Hi,
On 01/16/2014 06:14 AM, WANG Chao wrote:
On 01/16/14 at 11:35am, Dave Young wrote:
> Hi, Marek
>
>> if you have a lot of memory, you should set fence_kdump to wait
>> longer (default 60 seconds)
>> pcs stonith update myfence pcmk_reboot_timeout=600 --force
> Large memory system might need hours to finish the vmcore capturing
> so 60 seconds is not enough, could you help to increase the default
> value?

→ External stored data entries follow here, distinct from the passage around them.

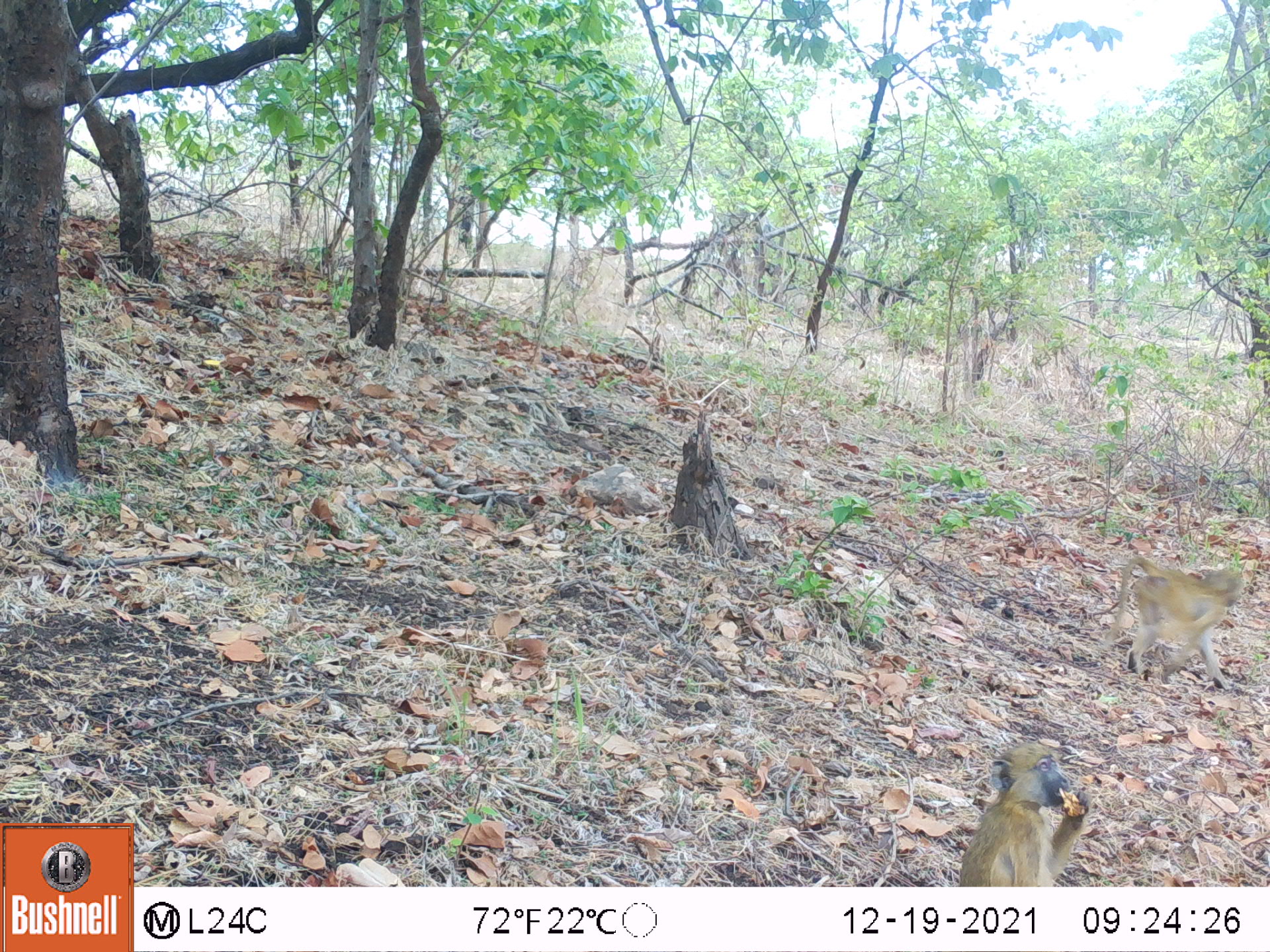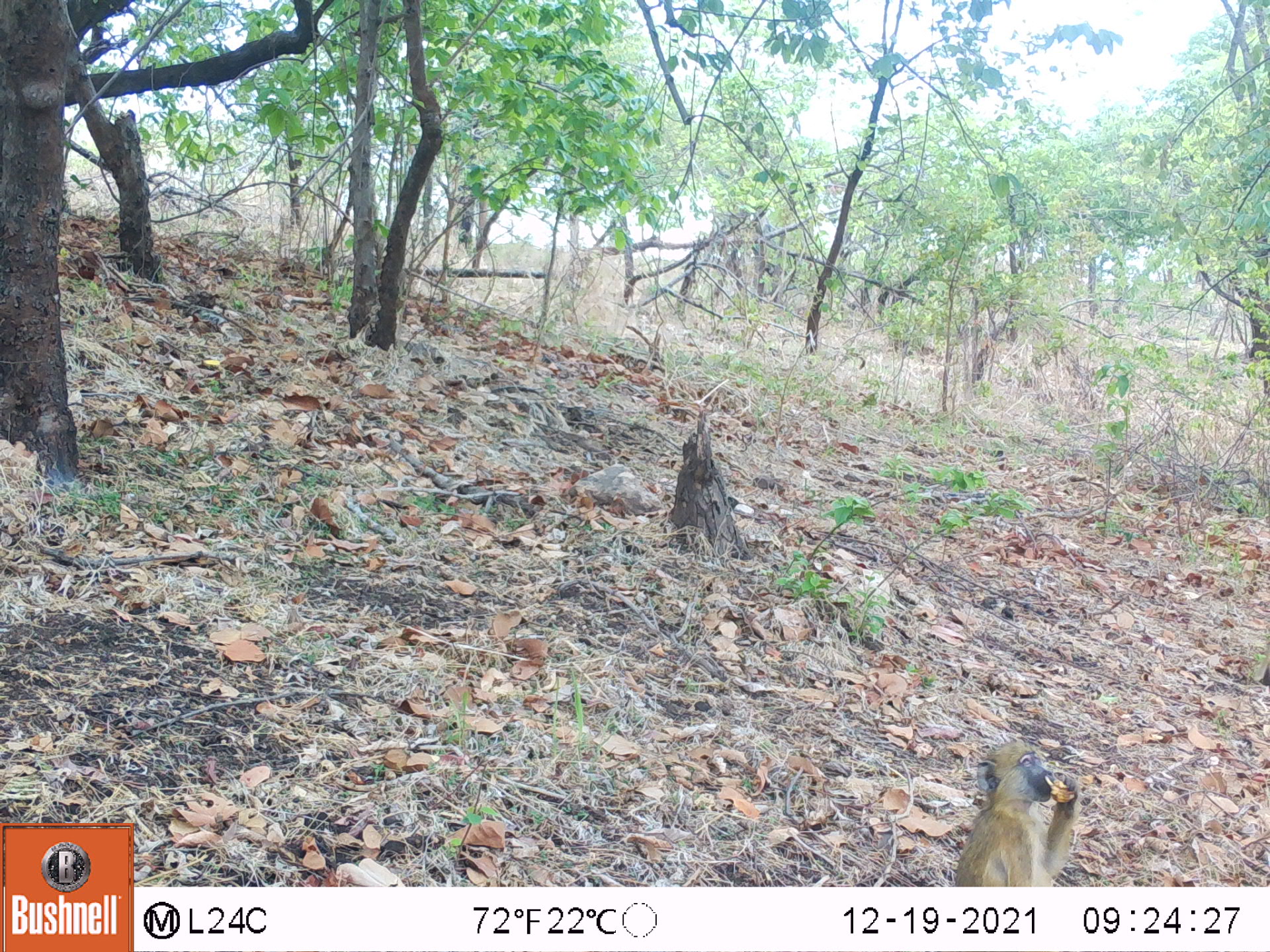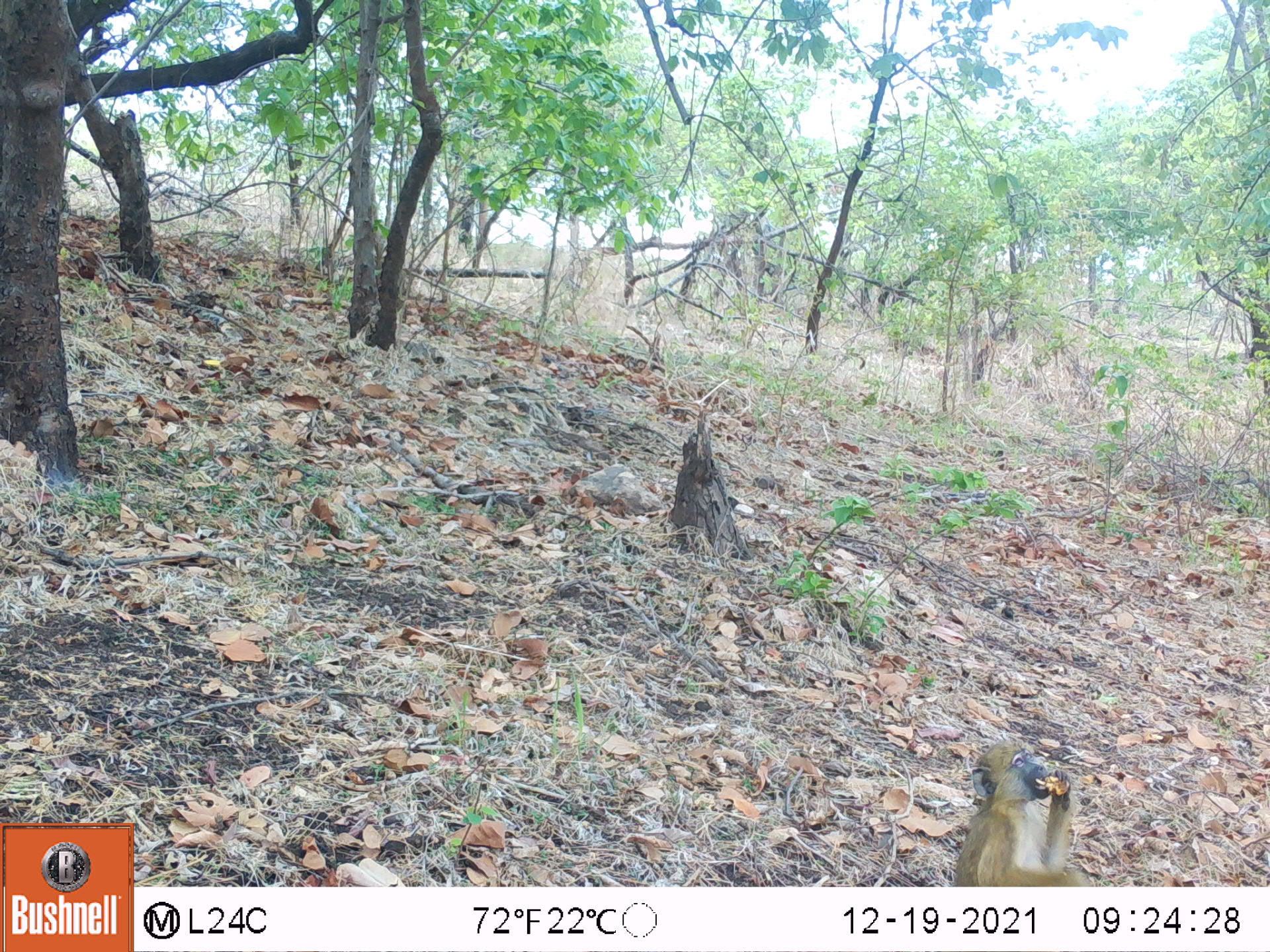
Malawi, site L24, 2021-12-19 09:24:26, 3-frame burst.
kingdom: Animalia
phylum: Chordata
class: Mammalia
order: Primates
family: Cercopithecidae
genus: Papio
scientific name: Papio cynocephalus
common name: yellow baboon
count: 2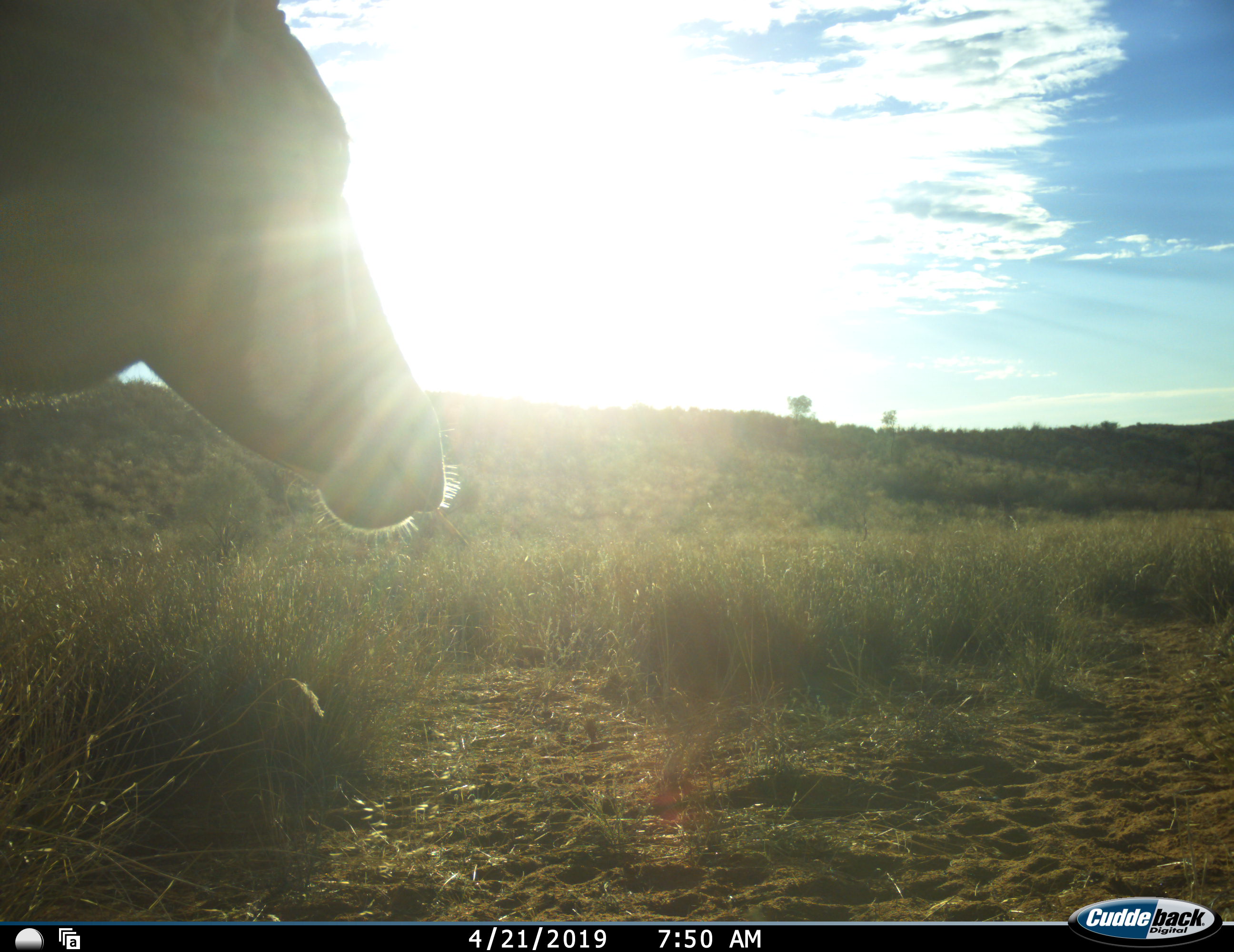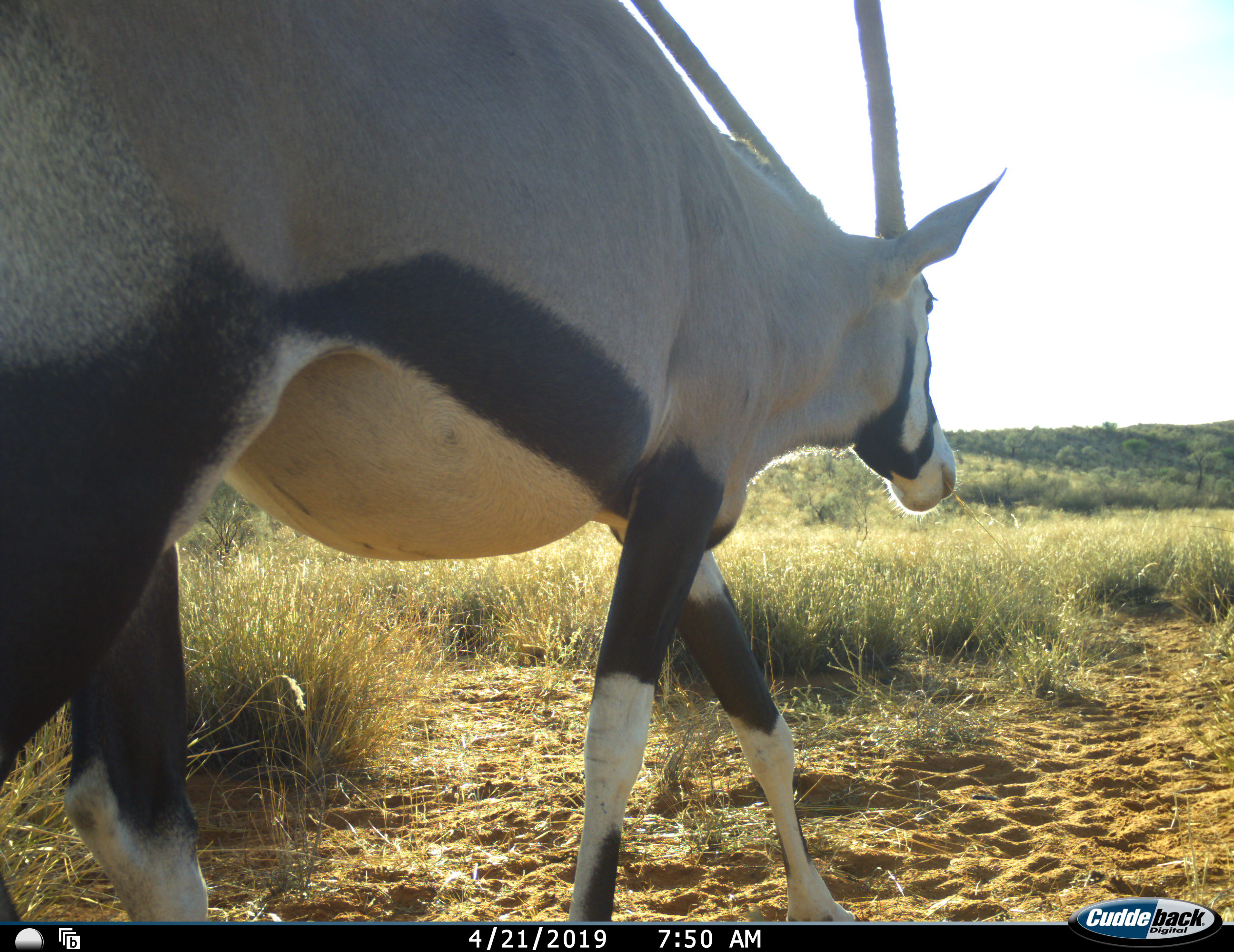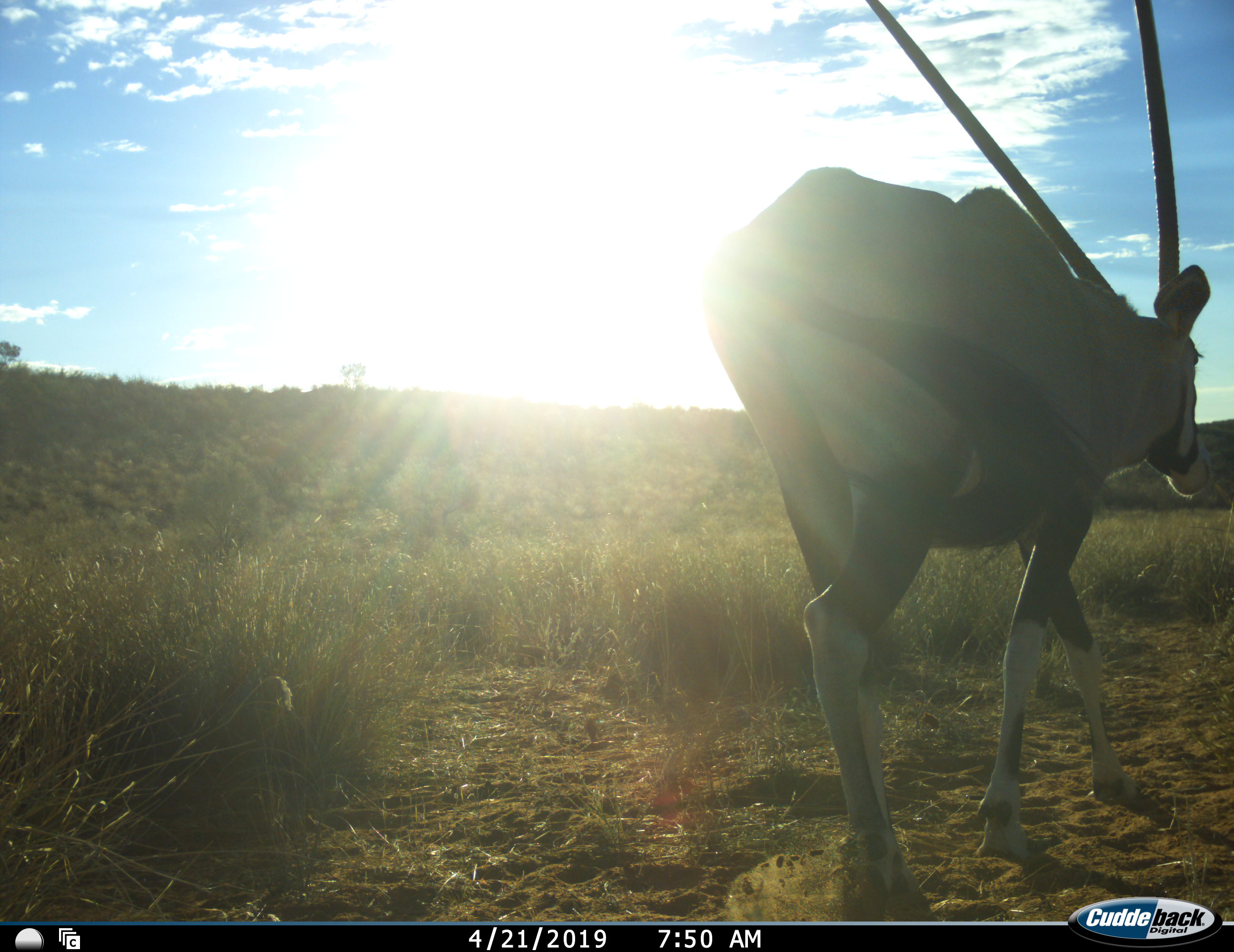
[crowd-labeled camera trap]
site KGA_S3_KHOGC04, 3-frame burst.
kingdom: Animalia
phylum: Chordata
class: Mammalia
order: Artiodactyla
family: Bovidae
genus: Oryx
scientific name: Oryx gazella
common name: gemsbok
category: oryx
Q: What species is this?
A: Oryx (gemsbok) (Oryx gazella).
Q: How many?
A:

I think there's no side effect to set it as INT_MAX?
I'm a lot confused with the option "pcmk_reboot_timeout".
In kdump environment, fence_kdump_send is running background and send
an acknowledge message out every 10 seconds (by default) indefinately
(by default).
So how does the timeout works?
1. Will it be reset and count down again when it receives a valid
message from the crashed node?
2. Will fence kdump agent wait for time out after the very first
message is received?
pcmk_reboot_timeout:
* Specify an alternate timeout to use for reboot actions|. |If the
command is not finished in time, it is considered that fencing failed.
This option is set on a higher level then in fence agen itself and
it controls all fence agents - so it is not impacted by valid message
from the crash node.
Such thing is possible to control directly from fence_kdump but
defaults here are not a problem (if no valid message is obtained in 60
seconds, then fencing failed)
* default value 60s (provided command set it to 600seconds what is
more than enough on our testing machines)
m,